─── Extrait du document

Laurent Raphaël

L’édito: Sex and the City

Laurent Raphaël Rédacteur en chef Focus

« #balancetonporc: certains patrons et vedettes du monde des médias, de la télé et du cinéma doivent suer à grosses gouttes en se demandant quand leur tour viendra, tant la promotion canapé semble avoir été la norme. »

Même si les émanations fétides des révélations empestent encore l’air, on peut déjà tirer quelques leçons de l’affaire Harvey Weinstein. Premier enseignement: le « mogul » d’Hollywood est l’arbre qui cache la forêt des prédateurs sexuels actifs dans la jungle du show-biz. On avait déjà eu un aperçu des moeurs en vigueur sur Sunset Boulevard avec Bill Cosby, accusé d’agression sexuelle par plus de… 60 femmes et néanmoins sorti libre de son procès en juin dernier, non pas au bénéfice du doute -il n’y en avait plus guère- mais de la prescription. De quoi nourrir des soupçons de « système » plus ou moins toléré par le milieu, que confirme ce nouveau scandale se jouant à un niveau encore plus stratosphérique. Plus question ici de noyer le poisson en invoquant le consentement, la vengeance d’une actrice ratée ou une tentative grossière d’extorsion de fonds quand on a affaire au gratin féminin du cinéma américain. Si même les Angelina Jolie, Gwyneth Paltrow ou Ashley Judd n’ont pu échapper à la perversion de Weinstein et ses semblables, et ont même dû la boucler pendant des années, par refoulement ou par peur de se faire blacklister, il ne faut pas demander comment cela se passe au bas de l’échelle sociale, avec des filles plus jeunes, sans protection ni relais médiatique… Le barrage de l’omerta a cédé grâce au travail de journalistes du New York Times. Et c’est comme si la parole s’était soudain libérée, pour le plus grand plaisir des médias, trop heureux de relayer les détails croustillants sans craindre pour une fois l’accusation de sensationnalisme. La noblesse de la cause absout des petites dérives…

#balancetonporc: certains patrons et vedettes doivent suer u0026#xE0; grosses gouttes en se demandant quand leur tour viendra.

La chasse aux « porcs » (allusion au hashtag #balancetonporc qui symbolise désormais la lutte contre les harceleurs sur Twitter) est ouverte! Avec les risques de dérapages propres à ce genre d’opération de grand nettoyage. Reste que certains patrons et vedettes du monde des médias, de la télé et du cinéma, aux États-Unis mais aussi en Europe, doivent suer à grosses gouttes en se demandant quand leur tour viendra, tant la promotion canapé semble avoir été la norme à certains étages de l’industrie du divertissement. Ça balance d’ailleurs déjà pas mal sur les réseaux sociaux. Comme la chanteuse Björk qui a affirmé sur Facebook avoir été harcelée par Lars von Trier. Le début d’une prise de conscience? On peut rêver.

──────
─── Entrées enregistrées

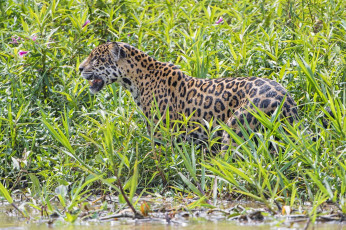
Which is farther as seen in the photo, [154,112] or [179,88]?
[179,88]

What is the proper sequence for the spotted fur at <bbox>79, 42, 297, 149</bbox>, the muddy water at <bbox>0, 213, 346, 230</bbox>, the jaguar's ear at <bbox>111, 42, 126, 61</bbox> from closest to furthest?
the muddy water at <bbox>0, 213, 346, 230</bbox> → the spotted fur at <bbox>79, 42, 297, 149</bbox> → the jaguar's ear at <bbox>111, 42, 126, 61</bbox>

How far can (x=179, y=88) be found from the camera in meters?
6.15

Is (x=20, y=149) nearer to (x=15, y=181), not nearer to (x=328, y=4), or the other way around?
(x=15, y=181)

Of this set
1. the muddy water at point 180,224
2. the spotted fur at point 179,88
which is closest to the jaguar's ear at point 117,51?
the spotted fur at point 179,88

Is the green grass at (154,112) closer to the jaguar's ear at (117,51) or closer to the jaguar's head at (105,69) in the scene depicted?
the jaguar's head at (105,69)

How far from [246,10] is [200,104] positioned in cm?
259

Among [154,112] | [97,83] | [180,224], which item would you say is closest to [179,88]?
[154,112]

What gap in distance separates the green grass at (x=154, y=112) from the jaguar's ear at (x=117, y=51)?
32 centimetres

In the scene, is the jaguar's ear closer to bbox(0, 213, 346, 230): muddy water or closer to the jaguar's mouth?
the jaguar's mouth

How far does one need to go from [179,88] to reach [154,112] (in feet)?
2.18

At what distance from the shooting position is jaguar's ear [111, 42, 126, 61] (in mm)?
6375

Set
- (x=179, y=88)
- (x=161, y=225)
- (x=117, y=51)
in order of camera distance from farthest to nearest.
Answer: (x=117, y=51) → (x=179, y=88) → (x=161, y=225)

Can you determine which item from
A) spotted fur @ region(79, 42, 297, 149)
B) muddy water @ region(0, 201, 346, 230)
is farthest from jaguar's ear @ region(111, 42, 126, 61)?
muddy water @ region(0, 201, 346, 230)

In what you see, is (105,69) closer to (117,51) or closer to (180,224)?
(117,51)
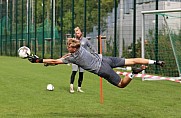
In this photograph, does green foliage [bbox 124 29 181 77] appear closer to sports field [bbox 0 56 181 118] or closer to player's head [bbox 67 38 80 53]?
sports field [bbox 0 56 181 118]

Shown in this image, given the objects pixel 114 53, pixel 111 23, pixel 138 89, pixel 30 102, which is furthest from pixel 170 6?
pixel 30 102

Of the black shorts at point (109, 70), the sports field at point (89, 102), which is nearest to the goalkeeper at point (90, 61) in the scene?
the black shorts at point (109, 70)

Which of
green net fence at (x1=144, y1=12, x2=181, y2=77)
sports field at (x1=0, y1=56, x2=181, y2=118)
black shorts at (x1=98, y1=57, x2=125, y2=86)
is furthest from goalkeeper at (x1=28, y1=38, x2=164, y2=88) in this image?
green net fence at (x1=144, y1=12, x2=181, y2=77)

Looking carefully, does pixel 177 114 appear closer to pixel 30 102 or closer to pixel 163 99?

──────

[Travail demandé]
- a) D'après l'éditorial sur l'affaire Weinstein, le travail de quels journalistes a fait céder le barrage de l'omerta ?
- b) Poursuivez la rédaction de l'éditorial sur l'affaire Weinstein à la suite de sa dernière phrase.

[Résultats]
- a) Celui de journalistes du New York Times.

- b)
Seconde leçon, qui découle de la première: le sexe est intrinsèquement lié au pouvoir. Rien de neuf, c’est comme ça depuis la nuit des temps mais on faisait semblant de croire qu’avec la civilisation on avait passé une laisse à nos instincts primaires. DSK nous a réveillés de nos douces illusions. Plus qu’un puissant aphrodisiaque comme on le présente parfois, le pouvoir est un désinhibiteur de pulsions. En désactivant les pare-feux moraux qui nous servent de camisole, il met à nu une forme de bestialité. À défaut de droit de cuissage, ces hommes influents ont donc inventé le chantage à la carrière pour s’assurer une domination sexuelle, seule certification qui compte à leurs yeux de leur pouvoir, bien plus peut-être que l’argent et les biens matériels. Sans cette « validation » libidineuse, le titre de mâle dominant que leur confèrent pacifiquement leur fonction et leurs privilèges sociaux reste abstrait, comme désincarné.

Est-ce la loi des séries ou une fâcheuse coïncidence? La même semaine que la chute de Weinstein, en France, les Inrocks déclenchaient une vague de protestation digitale de grande ampleur en mettant en couverture Bertrand Cantat. Avec le problème ici que l’indécence de la mise en scène (la photo de l’ex-Noir Désir est accompagnée d’une citation où il s’épand sur son mal de vivre) et l’absence de motif artistique valable (le premier single L’Angleterre de l’album solo à venir est un ramassis de clichés sirupeux) dynamitent la nuance nécessaire à l’appréciation de son cas particulier. Devant cette provoc facile, comment encore défendre l’idée qu’un homme (ou une femme) qui a purgé sa peine a droit à réintégrer le monde des vivants? Sinon il aurait a fortiori fallu fermer les yeux et se pincer le nez devant tous les films de Michel Audiard, des Tontons flingueurs à Ne nous fâchons pas, dont François Forestier rappelle le passé collabo dans le Nouvel Obs, avec la circonstance aggravante que le génial dialoguiste n’a lui jamais été inquiété par la justice.

Une chose est sûre, ces écarts de conduite ne vont pas arranger le matricule des hommes, déjà irrémédiablement terni aux yeux des post-féministes, qui se verraient bien faire sécession. Drôle d’époque.